▶ What you have to do: Word for word, reproduce all of the entries shown below.

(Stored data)
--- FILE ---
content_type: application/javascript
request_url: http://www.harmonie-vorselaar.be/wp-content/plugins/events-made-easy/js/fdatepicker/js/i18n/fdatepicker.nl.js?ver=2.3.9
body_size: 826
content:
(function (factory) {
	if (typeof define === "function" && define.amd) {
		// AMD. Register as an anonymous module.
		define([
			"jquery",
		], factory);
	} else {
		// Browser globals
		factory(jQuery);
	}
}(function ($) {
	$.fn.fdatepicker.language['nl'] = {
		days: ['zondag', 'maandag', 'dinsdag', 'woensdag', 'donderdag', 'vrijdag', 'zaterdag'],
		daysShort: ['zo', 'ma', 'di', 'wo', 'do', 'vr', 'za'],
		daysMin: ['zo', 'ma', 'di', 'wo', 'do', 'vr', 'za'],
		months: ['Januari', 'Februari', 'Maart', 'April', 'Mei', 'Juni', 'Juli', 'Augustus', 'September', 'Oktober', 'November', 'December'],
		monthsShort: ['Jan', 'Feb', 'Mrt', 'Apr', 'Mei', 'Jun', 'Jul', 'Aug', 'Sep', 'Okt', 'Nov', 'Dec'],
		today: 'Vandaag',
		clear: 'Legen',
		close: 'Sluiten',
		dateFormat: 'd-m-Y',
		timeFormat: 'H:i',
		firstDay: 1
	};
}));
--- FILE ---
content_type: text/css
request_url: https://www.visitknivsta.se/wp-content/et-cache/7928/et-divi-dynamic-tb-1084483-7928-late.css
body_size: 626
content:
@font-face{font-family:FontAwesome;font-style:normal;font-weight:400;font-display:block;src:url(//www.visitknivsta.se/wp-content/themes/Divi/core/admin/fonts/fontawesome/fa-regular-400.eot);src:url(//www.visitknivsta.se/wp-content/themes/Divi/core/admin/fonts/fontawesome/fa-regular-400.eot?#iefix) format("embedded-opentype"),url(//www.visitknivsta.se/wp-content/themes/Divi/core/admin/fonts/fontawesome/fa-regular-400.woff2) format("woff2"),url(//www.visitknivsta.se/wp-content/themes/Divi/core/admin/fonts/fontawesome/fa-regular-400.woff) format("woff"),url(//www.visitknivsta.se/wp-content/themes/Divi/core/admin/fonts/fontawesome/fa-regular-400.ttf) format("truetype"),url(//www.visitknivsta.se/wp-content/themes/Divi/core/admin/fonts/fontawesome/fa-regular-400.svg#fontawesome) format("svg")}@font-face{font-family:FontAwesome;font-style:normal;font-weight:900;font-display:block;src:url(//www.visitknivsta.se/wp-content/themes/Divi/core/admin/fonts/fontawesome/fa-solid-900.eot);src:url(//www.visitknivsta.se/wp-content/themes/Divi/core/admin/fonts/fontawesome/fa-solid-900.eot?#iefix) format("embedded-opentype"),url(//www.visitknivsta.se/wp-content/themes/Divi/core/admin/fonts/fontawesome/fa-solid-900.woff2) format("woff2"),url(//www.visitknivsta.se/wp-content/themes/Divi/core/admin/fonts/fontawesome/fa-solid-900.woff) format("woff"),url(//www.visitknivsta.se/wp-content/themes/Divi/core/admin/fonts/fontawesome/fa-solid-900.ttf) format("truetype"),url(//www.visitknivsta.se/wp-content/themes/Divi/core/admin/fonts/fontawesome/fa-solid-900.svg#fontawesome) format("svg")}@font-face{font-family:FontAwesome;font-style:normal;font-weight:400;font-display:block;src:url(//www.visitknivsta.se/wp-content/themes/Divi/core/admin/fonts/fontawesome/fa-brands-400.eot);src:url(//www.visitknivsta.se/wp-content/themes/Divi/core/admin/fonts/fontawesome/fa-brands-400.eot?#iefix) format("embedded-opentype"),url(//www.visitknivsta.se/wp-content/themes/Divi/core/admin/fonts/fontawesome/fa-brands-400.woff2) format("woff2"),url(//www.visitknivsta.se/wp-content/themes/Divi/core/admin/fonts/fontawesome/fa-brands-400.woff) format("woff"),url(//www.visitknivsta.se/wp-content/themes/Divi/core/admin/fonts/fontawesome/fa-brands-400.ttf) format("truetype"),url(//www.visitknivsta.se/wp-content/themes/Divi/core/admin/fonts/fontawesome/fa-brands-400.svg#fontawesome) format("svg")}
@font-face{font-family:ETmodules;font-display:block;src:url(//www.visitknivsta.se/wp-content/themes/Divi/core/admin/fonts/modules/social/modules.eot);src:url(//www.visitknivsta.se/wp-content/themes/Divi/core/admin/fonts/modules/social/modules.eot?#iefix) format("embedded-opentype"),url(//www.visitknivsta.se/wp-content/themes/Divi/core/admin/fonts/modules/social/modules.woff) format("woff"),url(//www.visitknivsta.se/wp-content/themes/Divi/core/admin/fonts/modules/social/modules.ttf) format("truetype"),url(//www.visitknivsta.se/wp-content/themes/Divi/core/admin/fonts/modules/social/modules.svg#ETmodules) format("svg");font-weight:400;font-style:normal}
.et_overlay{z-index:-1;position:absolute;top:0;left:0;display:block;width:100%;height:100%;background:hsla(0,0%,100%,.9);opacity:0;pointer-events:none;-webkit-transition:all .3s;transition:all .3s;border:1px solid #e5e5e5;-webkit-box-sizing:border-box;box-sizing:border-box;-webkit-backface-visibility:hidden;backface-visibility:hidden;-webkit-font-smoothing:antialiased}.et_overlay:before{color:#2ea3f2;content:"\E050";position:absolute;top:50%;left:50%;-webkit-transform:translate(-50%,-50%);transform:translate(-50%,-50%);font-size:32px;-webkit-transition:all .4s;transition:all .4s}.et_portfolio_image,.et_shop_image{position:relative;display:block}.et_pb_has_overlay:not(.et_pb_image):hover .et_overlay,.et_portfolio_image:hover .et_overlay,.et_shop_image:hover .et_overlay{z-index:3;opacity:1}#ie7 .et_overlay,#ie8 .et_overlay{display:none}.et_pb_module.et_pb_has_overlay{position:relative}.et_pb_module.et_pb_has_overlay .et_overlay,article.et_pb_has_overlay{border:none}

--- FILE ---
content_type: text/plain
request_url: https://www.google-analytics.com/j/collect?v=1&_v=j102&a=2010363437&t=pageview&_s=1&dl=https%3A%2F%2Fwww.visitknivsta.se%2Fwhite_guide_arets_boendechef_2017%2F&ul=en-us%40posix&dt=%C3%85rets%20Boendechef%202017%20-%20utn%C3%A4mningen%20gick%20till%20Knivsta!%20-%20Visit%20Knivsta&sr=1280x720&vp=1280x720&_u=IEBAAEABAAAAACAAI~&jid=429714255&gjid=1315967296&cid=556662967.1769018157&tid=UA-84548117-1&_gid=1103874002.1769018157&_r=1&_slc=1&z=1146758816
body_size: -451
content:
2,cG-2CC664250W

▶ Exercise result:
--- FILE ---
content_type: application/javascript
request_url: http://www.harmonie-vorselaar.be/wp-content/plugins/events-made-easy/js/fdatepicker/js/i18n/fdatepicker.nl.js?ver=2.3.9
body_size: 826
content:
(function (factory) {
	if (typeof define === "function" && define.amd) {
		// AMD. Register as an anonymous module.
		define([
			"jquery",
		], factory);
	} else {
		// Browser globals
		factory(jQuery);
	}
}(function ($) {
	$.fn.fdatepicker.language['nl'] = {
		days: ['zondag', 'maandag', 'dinsdag', 'woensdag', 'donderdag', 'vrijdag', 'zaterdag'],
		daysShort: ['zo', 'ma', 'di', 'wo', 'do', 'vr', 'za'],
		daysMin: ['zo', 'ma', 'di', 'wo', 'do', 'vr', 'za'],
		months: ['Januari', 'Februari', 'Maart', 'April', 'Mei', 'Juni', 'Juli', 'Augustus', 'September', 'Oktober', 'November', 'December'],
		monthsShort: ['Jan', 'Feb', 'Mrt', 'Apr', 'Mei', 'Jun', 'Jul', 'Aug', 'Sep', 'Okt', 'Nov', 'Dec'],
		today: 'Vandaag',
		clear: 'Legen',
		close: 'Sluiten',
		dateFormat: 'd-m-Y',
		timeFormat: 'H:i',
		firstDay: 1
	};
}));
--- FILE ---
content_type: text/css
request_url: https://www.visitknivsta.se/wp-content/et-cache/7928/et-divi-dynamic-tb-1084483-7928-late.css
body_size: 626
content:
@font-face{font-family:FontAwesome;font-style:normal;font-weight:400;font-display:block;src:url(//www.visitknivsta.se/wp-content/themes/Divi/core/admin/fonts/fontawesome/fa-regular-400.eot);src:url(//www.visitknivsta.se/wp-content/themes/Divi/core/admin/fonts/fontawesome/fa-regular-400.eot?#iefix) format("embedded-opentype"),url(//www.visitknivsta.se/wp-content/themes/Divi/core/admin/fonts/fontawesome/fa-regular-400.woff2) format("woff2"),url(//www.visitknivsta.se/wp-content/themes/Divi/core/admin/fonts/fontawesome/fa-regular-400.woff) format("woff"),url(//www.visitknivsta.se/wp-content/themes/Divi/core/admin/fonts/fontawesome/fa-regular-400.ttf) format("truetype"),url(//www.visitknivsta.se/wp-content/themes/Divi/core/admin/fonts/fontawesome/fa-regular-400.svg#fontawesome) format("svg")}@font-face{font-family:FontAwesome;font-style:normal;font-weight:900;font-display:block;src:url(//www.visitknivsta.se/wp-content/themes/Divi/core/admin/fonts/fontawesome/fa-solid-900.eot);src:url(//www.visitknivsta.se/wp-content/themes/Divi/core/admin/fonts/fontawesome/fa-solid-900.eot?#iefix) format("embedded-opentype"),url(//www.visitknivsta.se/wp-content/themes/Divi/core/admin/fonts/fontawesome/fa-solid-900.woff2) format("woff2"),url(//www.visitknivsta.se/wp-content/themes/Divi/core/admin/fonts/fontawesome/fa-solid-900.woff) format("woff"),url(//www.visitknivsta.se/wp-content/themes/Divi/core/admin/fonts/fontawesome/fa-solid-900.ttf) format("truetype"),url(//www.visitknivsta.se/wp-content/themes/Divi/core/admin/fonts/fontawesome/fa-solid-900.svg#fontawesome) format("svg")}@font-face{font-family:FontAwesome;font-style:normal;font-weight:400;font-display:block;src:url(//www.visitknivsta.se/wp-content/themes/Divi/core/admin/fonts/fontawesome/fa-brands-400.eot);src:url(//www.visitknivsta.se/wp-content/themes/Divi/core/admin/fonts/fontawesome/fa-brands-400.eot?#iefix) format("embedded-opentype"),url(//www.visitknivsta.se/wp-content/themes/Divi/core/admin/fonts/fontawesome/fa-brands-400.woff2) format("woff2"),url(//www.visitknivsta.se/wp-content/themes/Divi/core/admin/fonts/fontawesome/fa-brands-400.woff) format("woff"),url(//www.visitknivsta.se/wp-content/themes/Divi/core/admin/fonts/fontawesome/fa-brands-400.ttf) format("truetype"),url(//www.visitknivsta.se/wp-content/themes/Divi/core/admin/fonts/fontawesome/fa-brands-400.svg#fontawesome) format("svg")}
@font-face{font-family:ETmodules;font-display:block;src:url(//www.visitknivsta.se/wp-content/themes/Divi/core/admin/fonts/modules/social/modules.eot);src:url(//www.visitknivsta.se/wp-content/themes/Divi/core/admin/fonts/modules/social/modules.eot?#iefix) format("embedded-opentype"),url(//www.visitknivsta.se/wp-content/themes/Divi/core/admin/fonts/modules/social/modules.woff) format("woff"),url(//www.visitknivsta.se/wp-content/themes/Divi/core/admin/fonts/modules/social/modules.ttf) format("truetype"),url(//www.visitknivsta.se/wp-content/themes/Divi/core/admin/fonts/modules/social/modules.svg#ETmodules) format("svg");font-weight:400;font-style:normal}
.et_overlay{z-index:-1;position:absolute;top:0;left:0;display:block;width:100%;height:100%;background:hsla(0,0%,100%,.9);opacity:0;pointer-events:none;-webkit-transition:all .3s;transition:all .3s;border:1px solid #e5e5e5;-webkit-box-sizing:border-box;box-sizing:border-box;-webkit-backface-visibility:hidden;backface-visibility:hidden;-webkit-font-smoothing:antialiased}.et_overlay:before{color:#2ea3f2;content:"\E050";position:absolute;top:50%;left:50%;-webkit-transform:translate(-50%,-50%);transform:translate(-50%,-50%);font-size:32px;-webkit-transition:all .4s;transition:all .4s}.et_portfolio_image,.et_shop_image{position:relative;display:block}.et_pb_has_overlay:not(.et_pb_image):hover .et_overlay,.et_portfolio_image:hover .et_overlay,.et_shop_image:hover .et_overlay{z-index:3;opacity:1}#ie7 .et_overlay,#ie8 .et_overlay{display:none}.et_pb_module.et_pb_has_overlay{position:relative}.et_pb_module.et_pb_has_overlay .et_overlay,article.et_pb_has_overlay{border:none}

--- FILE ---
content_type: text/plain
request_url: https://www.google-analytics.com/j/collect?v=1&_v=j102&a=2010363437&t=pageview&_s=1&dl=https%3A%2F%2Fwww.visitknivsta.se%2Fwhite_guide_arets_boendechef_2017%2F&ul=en-us%40posix&dt=%C3%85rets%20Boendechef%202017%20-%20utn%C3%A4mningen%20gick%20till%20Knivsta!%20-%20Visit%20Knivsta&sr=1280x720&vp=1280x720&_u=IEBAAEABAAAAACAAI~&jid=429714255&gjid=1315967296&cid=556662967.1769018157&tid=UA-84548117-1&_gid=1103874002.1769018157&_r=1&_slc=1&z=1146758816
body_size: -451
content:
2,cG-2CC664250W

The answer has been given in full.